#### TASK TO CARRY OUT
Exactly the lines below starting at the line with "2013 Running of the Chihuahuas" and ending at the line with "USA, Alaska, Haines, November, Chilkat" are wanted, with both ends included. Leave out the pictures and add no other lines.

#### EXTRACTED RECORDS
·····

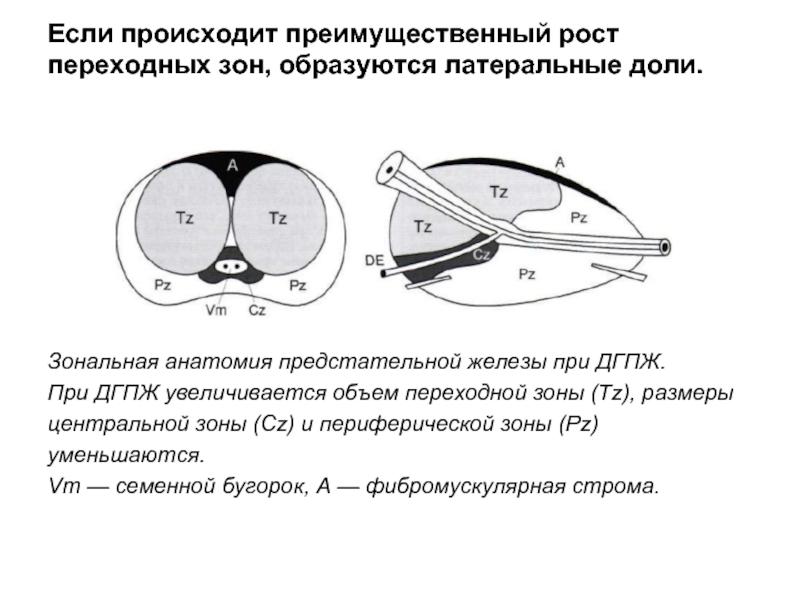 Отличие простатита от аденомы простаты:какая разница в причинах и симптомах,чем отличается лечениеаденомы предстательной железы от простатита | prostatitaid.ru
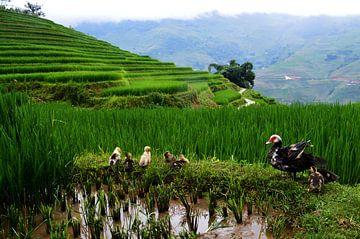 Familie op de Vietnamese rijstvelden van Zoe Vondenhoff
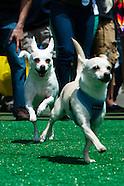 2013 Running of the Chihuahuas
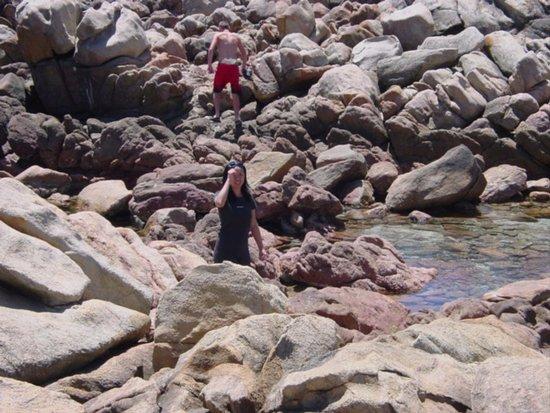 Γιαλινγκούπ, Αυστραλία: Looking for sea life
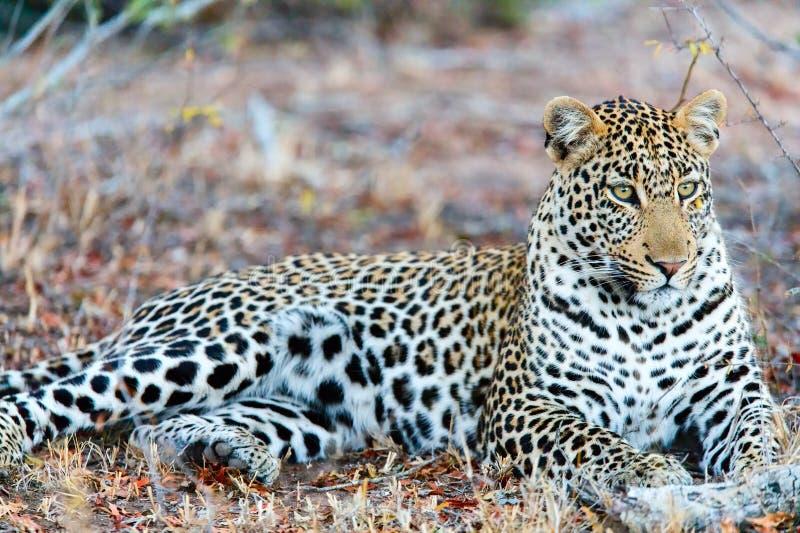 Jonge mannelijke luipaard stock foto's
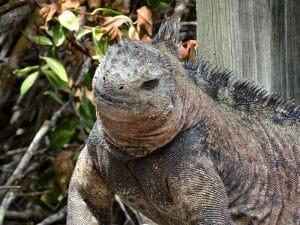 voyage aux galapagos iguane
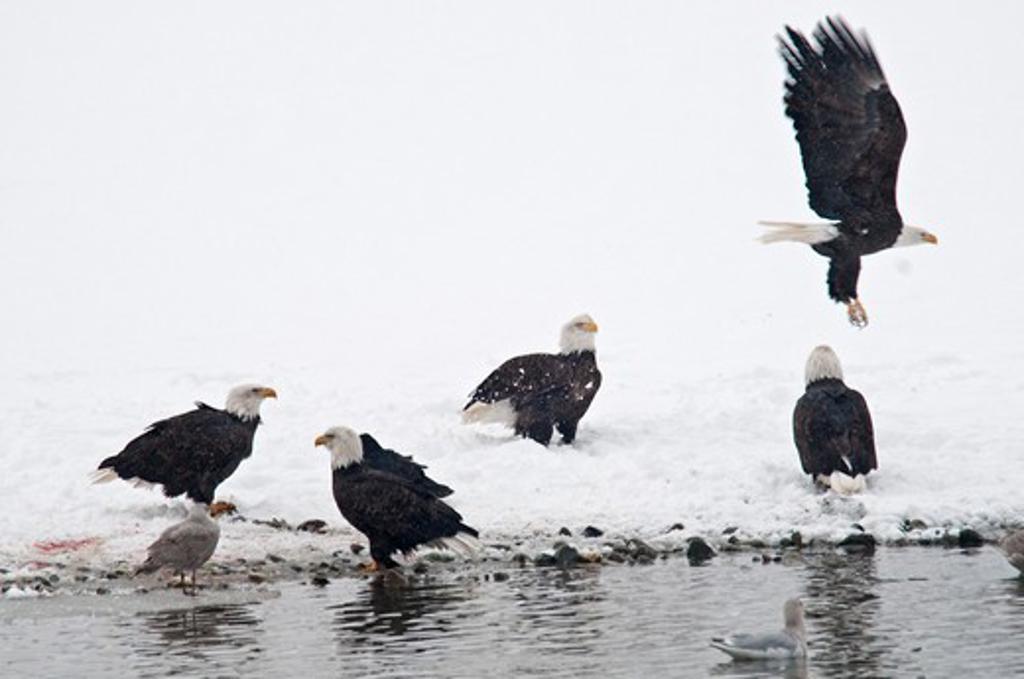 USA, Alaska, Haines, November, Chilkat Bald Eagle Preserve, Bald Eagles at Lake Shore : Stock Photo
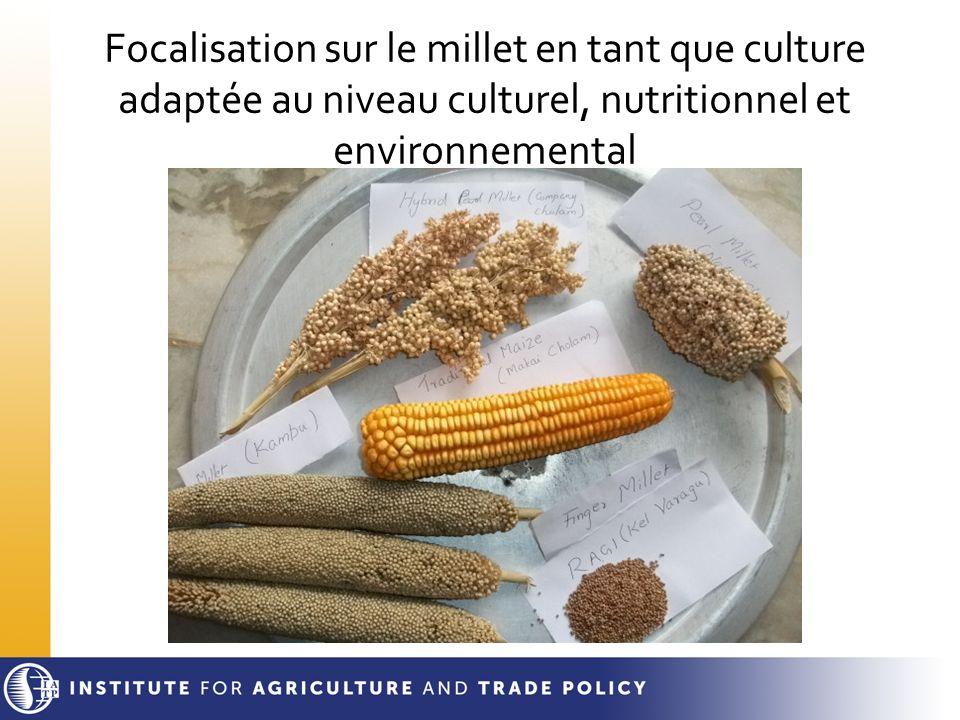 Focalisation sur le millet en tant que culture adaptée au niveau culturel, nutritionnel et environnemental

·····

#### ANSWER BOX
 2013 Running of the Chihuahuas
 Γιαλινγκούπ, Αυστραλία: Looking for sea life
 Jonge mannelijke luipaard stock foto's
 voyage aux galapagos iguane
 USA, Alaska, Haines, November, Chilkat Bald Eagle Preserve, Bald Eagles at Lake Shore : Stock Photo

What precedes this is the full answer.